E isso ela já observa nas tardes em que vai até o local, apenas como expectadora da relação do público com sua arte. “Muita gente passa e não vê. Há duas delas que podem ser vistas até por quem passa de carro. Mas precisa olhar para a praça. Acho que o trabalho é reflexão sobre a fruição da vida e sobre o tempo. A proposta é pensar no ritmo que a gente vive, na forma como a gente caminha pelo espaço público ou se descola pela cidade.”

“Nos centros das grandes cidades ainda nos restam as praças, algumas árvores, arbustos, pequenos recortes da vida que existe na floresta e que me faz lembrar que toda essa região, no passado, era mata. Considero importante essa tentativa de deslocar os olhares para a importância do verde", comenta Valéria para quem o vínculo afetivo com o local é ponto fundamental para o pensar na sua arte.

“Como moro aqui perto, além de frequentar o Largo do Pará, faço muita coisa a pé. Por isso, também tem uma relação afetiva com esse pedaço da cidade, tenho muitas memórias.”

Quem é Valéria

Valéria Scornaienchi é uma artista campineira que desenvolve seus projetos no seu próprio ateliê. Sua pesquisa está relacionada com a escrita, o desenho e o espaço. Mas outras mídias surgem como desdobramento do trabalho e ela, em tempos da comunicação virtual, costuma registrar o resultado nas redes sociais.
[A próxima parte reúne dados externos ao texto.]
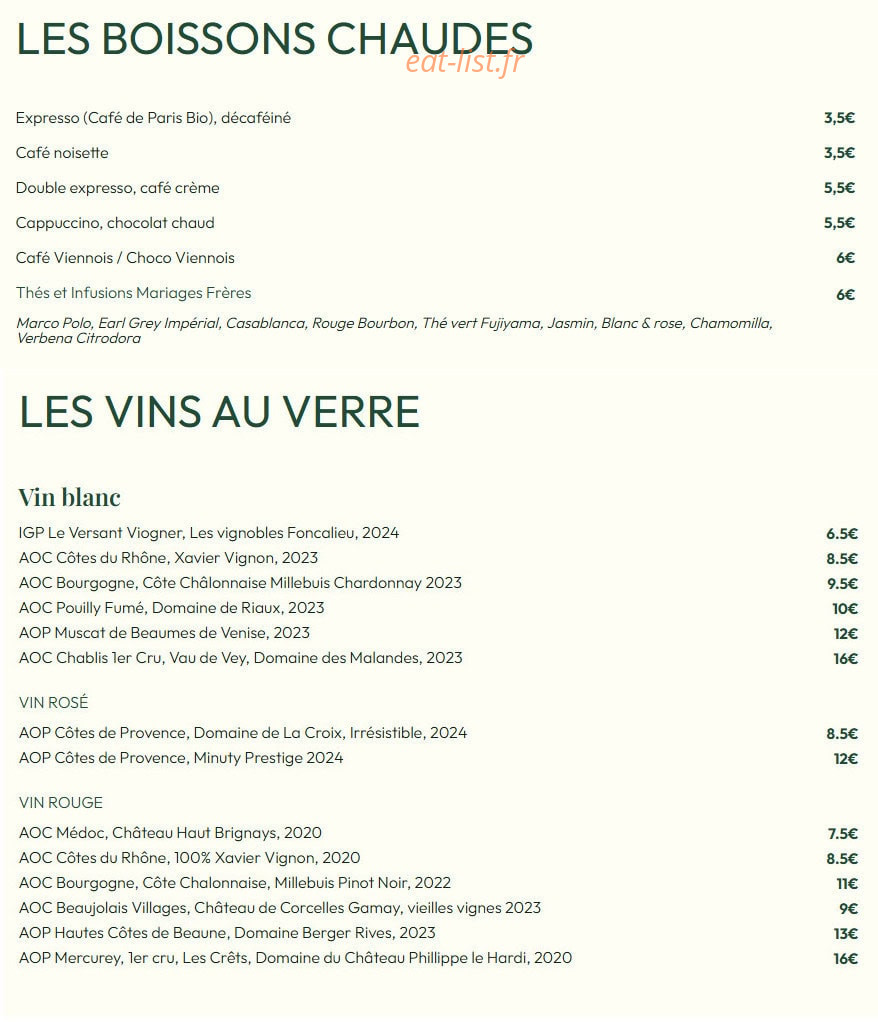 Bistrot Micheline — carte page 7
Com a mente e o coração, repletos de boas ideias, ela confidencia que pretende estender Comentários Sobre o Jardim para outras duas praças da cidade: o Largo São Benedito e a Praça Carlos Gomes. Ambas com uma justificativa pessoal: “Minha avó morava por ali e tenho memórias da minha infância.”

Ainda neste segundo semestre, Valéria pretende lançar outros dois projetos, também com temáticas relacionadas ao meio ambiente. Um deles é um livro baseado no Atlas Botânico Poético, iniciado no ano passado, pós-pandemia, que reunirá suas percepções sobre as diversidades de espécies e no qual ela reflete sobre vestígios e pós-vidas das plantas, assim como a relação com o tempo de vida e a capacidade humana de prestar atenção aos ciclos de vidas.

O segundo projeto é um herbário de histórias que é uma plataforma virtual que vai conter todas as imagens do atlas e áudios de pequenas histórias do cotidiano.

ANOTE

A artista criou um perfil do projeto no instagram (@comentariossobreojardim) no qual convida os expectadores a compartilharem comentários e impressões sobre o jardim e de memórias relacionadas a praça. Não há uma data para retirada das placas uma vez que, segundo a artista, o material ficará lá aquele quando as pessoas quiserem.